Siamo, quasi, al plenilunio. E Venere, Lucifero come veniva chiamata un tempo, è lì, ad annunziare il giorno. Il giorno di festa, la domenica. Il più atteso. Ed anche, alla fine, il più amaro, secondo Leopardi.
In effetti, qui (ma mi piacerebbe dire quassù) i giorni festivi sono quattro. Le feste del patrono. O meglio, come usa chiamarle, la Festa Granda. Chiude l’estate. E annuncia l’autunno, con i suoi colori accesi, il dipinto di un impressionista. Il più grande… perché Dio, come scrive Pound, è il Grande Esteta. D’altro canto, da chi viene l’idea stessa di bellezza che poeti, pittori, artisti inseguono da sempre? Sfiorandola, talvolta. Ma senza mai raggiungerla completamente. Inarrivabile.
Sono stati giorni di musica. Venerdì sera, a teatro, i Carmina Burana di Carl Orff. Diretti dal maestro Andrea Fuoli. L’orchestra giovanile trentina, l’alternarsi e intrecciarsi di due cori. Tre voci. Un baritono, un soprano. E un tenore.

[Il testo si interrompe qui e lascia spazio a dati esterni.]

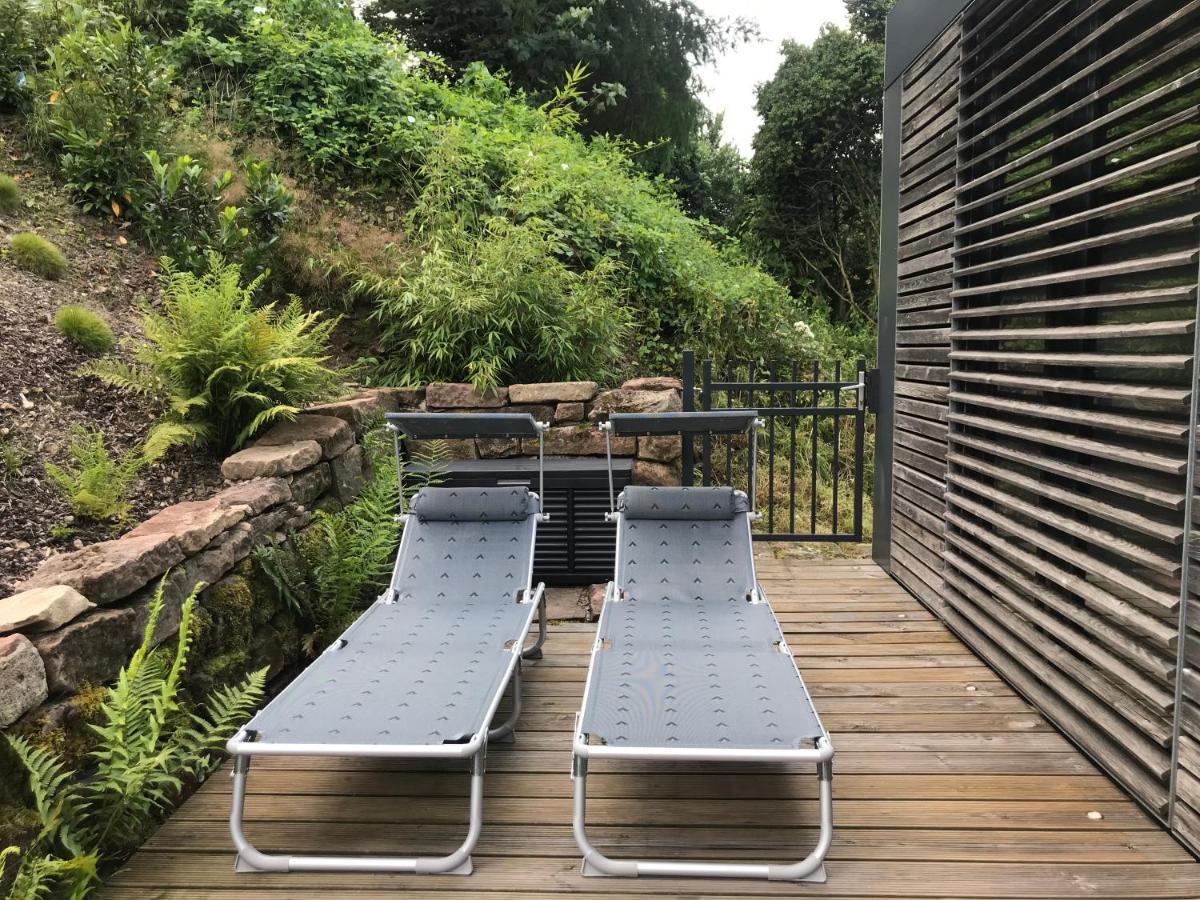 S-Suite Das Design-Ferienhaus Im Schwarzwald Biberach  Exteriör bild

Scelta ardua. Per certi versi, coraggiosa. Orff è musicista difficile, sin dalle scelte dei temi. Colti, raffinati. Potrei dire…elitari. Per pochi appassionati. I Catulli Carmina. Il Trionfo di Afrodite da, ancora, Catullo, Saffo, Euripide … Callimaco di Cirene…
Musica particolare. Che parte da Debussy, ma subito si contamina con l’avanguardia dodecafonica, il teatro giapponese No e Kabuki. E approda alla riscoperta di Monteverdi e della tradizione rinascimentale e barocca.
Soprattutto musicista particolare Orff. Molto discusso già in vita. La sua rottura con l’opera ottocentesca, e, del pari, la distanza da Wagner e Richard Strauss. Gli portò feroci attacchi dalla critica ufficiale, quella più allineata col regime Nazional-socialista. Eppure fu, poi, considerato compromesso con il “nazismo”. E, per questo, ben poco eseguito nel secondo dopoguerra. Destino comune a spiriti liberi, mai proni ai dettati estetici ufficiali. Mai pedissequi seguaci di ideologie e mode imperanti. Un Anarca della musica, per citare un suo grande contemporaneo. Ernst Jünger.
Poco eseguito. Tranne che per i Carmina Burana. Un capolavoro che non è stato possibile ignorare. Un impasto di canto lirico barocco, coralità medioevale che evoca atmosfere de monasteri gregoriani e, al contempo, di taverne affollate da goliardi. E un’orchestra che, a tratti, sembra utilizzare lo stile del jazz… E poi, l’incredibile suggestione del latino. Un latino tardo medievale, già ricco di volgarismi. Lingua parlata ancora, in evoluzione. La lingua dei Clerici Vagantes.
Certo, proporre un’opera così nel cuore di una festa paesana, è un atto di coraggio. Forse un azzardo. Ma il teatro era strapieno. E il pubblico incantato. Fuori, il cadere ritmico della pioggia sembrava fare da contrappunto all’orchestra…
La sera successiva una schiarita. Ed eravamo in piazza. Tutt’altro concerto, tutt’ altra musica. Una band locale. Che fa cover di gruppi americani, Eagles ed altri. Rock anni ’70. Con venature di Country. Il pubblico è diverso. Capelli lunghi, spesso raccolti in una coda. Grigi. Donne con i capelli scarmigliati e abiti zingareschi. Vecchi hyppies nostalgici. Bevono birra e bourbon. Seguono cantando. Battono le mani con un’ energia quasi giovanile.
Mio figlio si diverte. Ho portato anche lui stasera. Per Orff…beh, non era il caso. Ma qui, in piazza, ride felice. Batte anche lui le mani a tempo. Prova a canticchiare….è un’esperienza nuova.
Poi, comincia a gocciolare. Ci allontaniamo in fretta sull’acciottolato di porfido che diventa lucido. Ma la band continua, imperterrita. Non sono professionisti. Cantano per divertimento. E passione. La musica ci insegue sino alla porta di casa…
Oggi è domenica. E la Festa si chiude. È stato bello, però. Riscoprire un momento in cui il tempo ordinario viene sospeso. E si crea una sorta di isola, o di giardino magico. Pervaso di musica. Come in un’opera, dimenticata, di Orff.